▶ PROBLEM TO SOLVE
Find the word "Used" in the records below. List each line containing it.

▶ SOURCE MATERIAL
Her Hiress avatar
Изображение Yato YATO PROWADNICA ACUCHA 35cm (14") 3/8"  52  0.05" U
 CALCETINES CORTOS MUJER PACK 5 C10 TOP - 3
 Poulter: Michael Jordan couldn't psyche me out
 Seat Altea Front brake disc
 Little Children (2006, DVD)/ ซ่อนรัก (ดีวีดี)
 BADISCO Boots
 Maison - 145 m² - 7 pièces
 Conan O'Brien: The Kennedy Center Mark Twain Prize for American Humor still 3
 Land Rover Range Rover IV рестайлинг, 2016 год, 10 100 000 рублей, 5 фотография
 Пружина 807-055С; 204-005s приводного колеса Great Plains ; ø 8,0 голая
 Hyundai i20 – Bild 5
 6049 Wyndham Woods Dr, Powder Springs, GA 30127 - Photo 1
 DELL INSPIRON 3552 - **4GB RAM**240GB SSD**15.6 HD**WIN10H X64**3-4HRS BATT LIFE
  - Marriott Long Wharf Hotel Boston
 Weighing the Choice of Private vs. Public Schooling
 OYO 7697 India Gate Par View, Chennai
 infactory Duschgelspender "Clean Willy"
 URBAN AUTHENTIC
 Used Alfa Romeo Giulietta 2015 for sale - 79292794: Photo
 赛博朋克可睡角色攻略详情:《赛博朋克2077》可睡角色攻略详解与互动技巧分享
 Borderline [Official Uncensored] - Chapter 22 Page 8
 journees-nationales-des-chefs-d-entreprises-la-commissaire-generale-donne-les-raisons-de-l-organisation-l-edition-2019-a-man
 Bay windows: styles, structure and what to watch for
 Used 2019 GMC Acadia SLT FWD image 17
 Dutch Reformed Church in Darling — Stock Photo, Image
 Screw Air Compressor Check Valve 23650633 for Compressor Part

▶ TASK RESPONSE
 Used Alfa Romeo Giulietta 2015 for sale - 79292794: Photo
 Used 2019 GMC Acadia SLT FWD image 17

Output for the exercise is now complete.